Question

排尿回数が少なく、病気かと心配

朝、起床時にトイレに行くのですが、(おしっこの出に)勢いがありません。また、朝に行ってから、仕事の日だと夕方までトイレに行くことはありません。意識して飲み物を飲んだりはしていますが、行きたくならないのです。以前、膀胱炎、尿管結石、腎盂腎炎になりました。冬になるととくに飲み物をとらなくなるため、心配です。何か病気かと考えてしまいます。

女性/40代

2022/01/28

Answer

1日の排尿回数が少ないので病気を心配なさっているのですね。排尿は生理的な現象ですが、異常を自覚しやすい症状の1つでもあります。今回は排尿についてご説明しましょう。


尿の生成と排せつに関係する腎臓、尿管、膀胱、尿道の臓器を尿路系といいます。腎臓は尿の生成を、尿管から尿道までの尿路は尿を輸送する機能を果たしています。


腎臓は、尿を生成して体液(血液や組織液)の水分量やその成分などの調整機能も担っています。腎臓や尿路に重い病気が起こると、からだの中の水分や電解質のバランスが乱れ、体内に水分がたまってむくんだり、過剰に水分や塩分が排泄され、脱水状態になります。

尿路系の問題は、初期は自覚症状がないことも多く、尿検査で病気が発見されることはよくあります。


尿量や回数が少ないと感じたときはまず、1日の排尿量と回数を確かめてみましょう。1日の尿量は条件によって変化しますが、成人の平均的な尿量は1000~1500mℓです。尿は体内の老廃物を排せつする大切な役目があるので、最低でも日に500 mℓ以上の排尿が必要です。1日50 mℓ 以下は、無尿という非常に悪い状態です。排尿の回数に関係なく1日の尿量が少ない場合は健康面の注意が必要です。500ml以下は「乏尿(ぼうにょう)」と呼び、健康に影響する状態です。

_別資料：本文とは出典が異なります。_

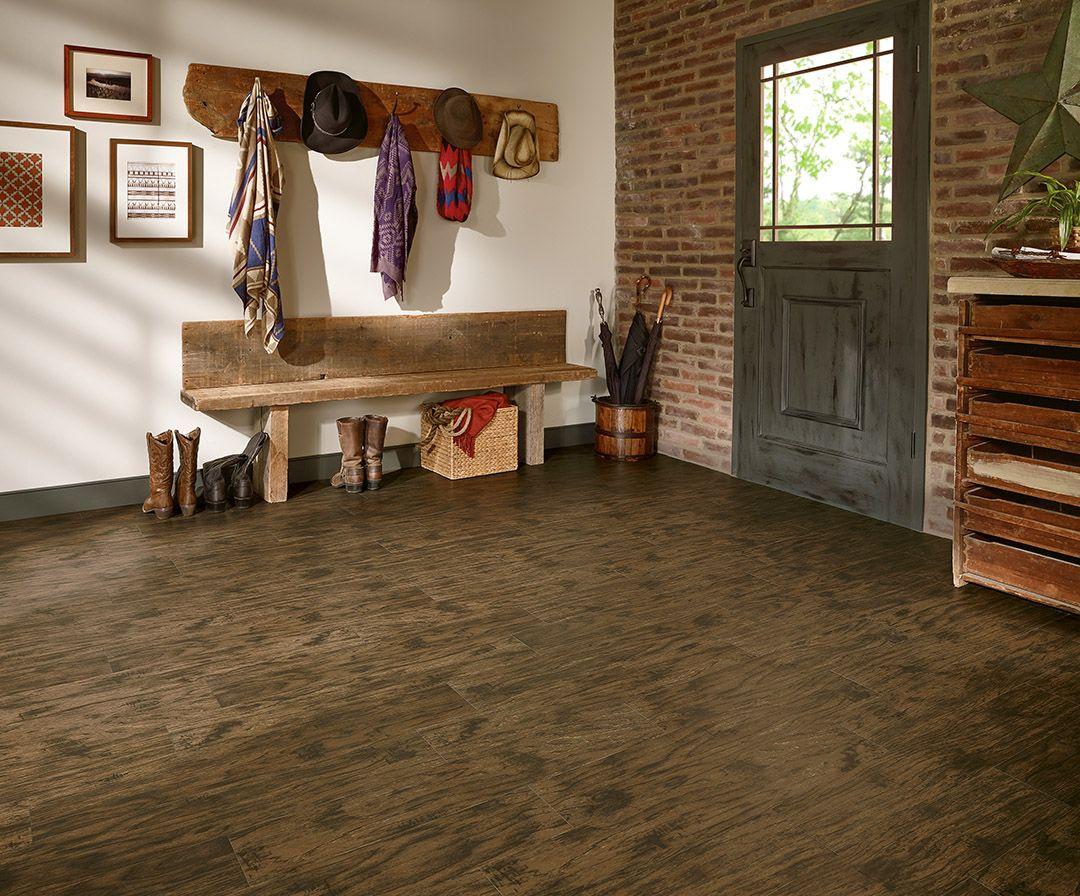 Water Resistant Luxury Vinyl Plank Flooring Dark Wood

尿量が1日500ml程度でも、元々摂取水分量が少なく、なかなかトイレに行けない運転手やサービス業などの方には、病気でなくてもこのようなケースが散見されます。


排尿量が少ないと、本来排せつされるはずの老廃物が体内にとどまり、水分を制限すると尿が濃縮され、尿中の成分が濃く、固まりやすくなります。これは、腎臓や尿管の結石の原因となり得ます。病気で水分制限の指示がある場合以外は、1日の尿量が1000〜1500mlになるよう、水分摂取することが望まれます。


また、排尿量が少なく、老廃物を含む濃い尿が膀胱にたまると、尿道口付近にある細菌などが尿道を逆行して膀胱に至り、膀胱炎を起こすことがあります。予防には、水分を十分にとり尿量を増やし排尿すること、内から外へ洗い流すことが大切です。

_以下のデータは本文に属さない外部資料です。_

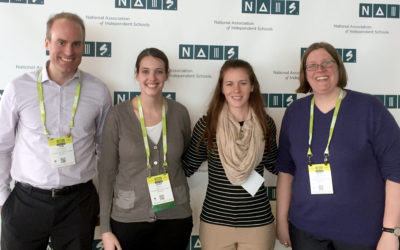 Faculty Share Takeaways from 2017 NAIS Conference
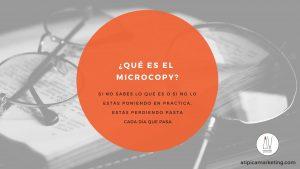 que es microcopy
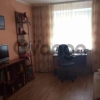 Продается квартира 3-ком 126 м² Комсомольская, 6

尿が出にくい、勢いが弱い、排尿にお腹に力を入れる必要がある、といった排尿時の症状は、膀胱から尿道出口への通過が妨げられ、膀胱がうまく収縮できない場合に起こります。生活に支障が出たり、気になる症状や排尿にまつわる心配が長く続く場合は、泌尿器科を受診し、背景に病気がないかを確かめるとよいでしょう。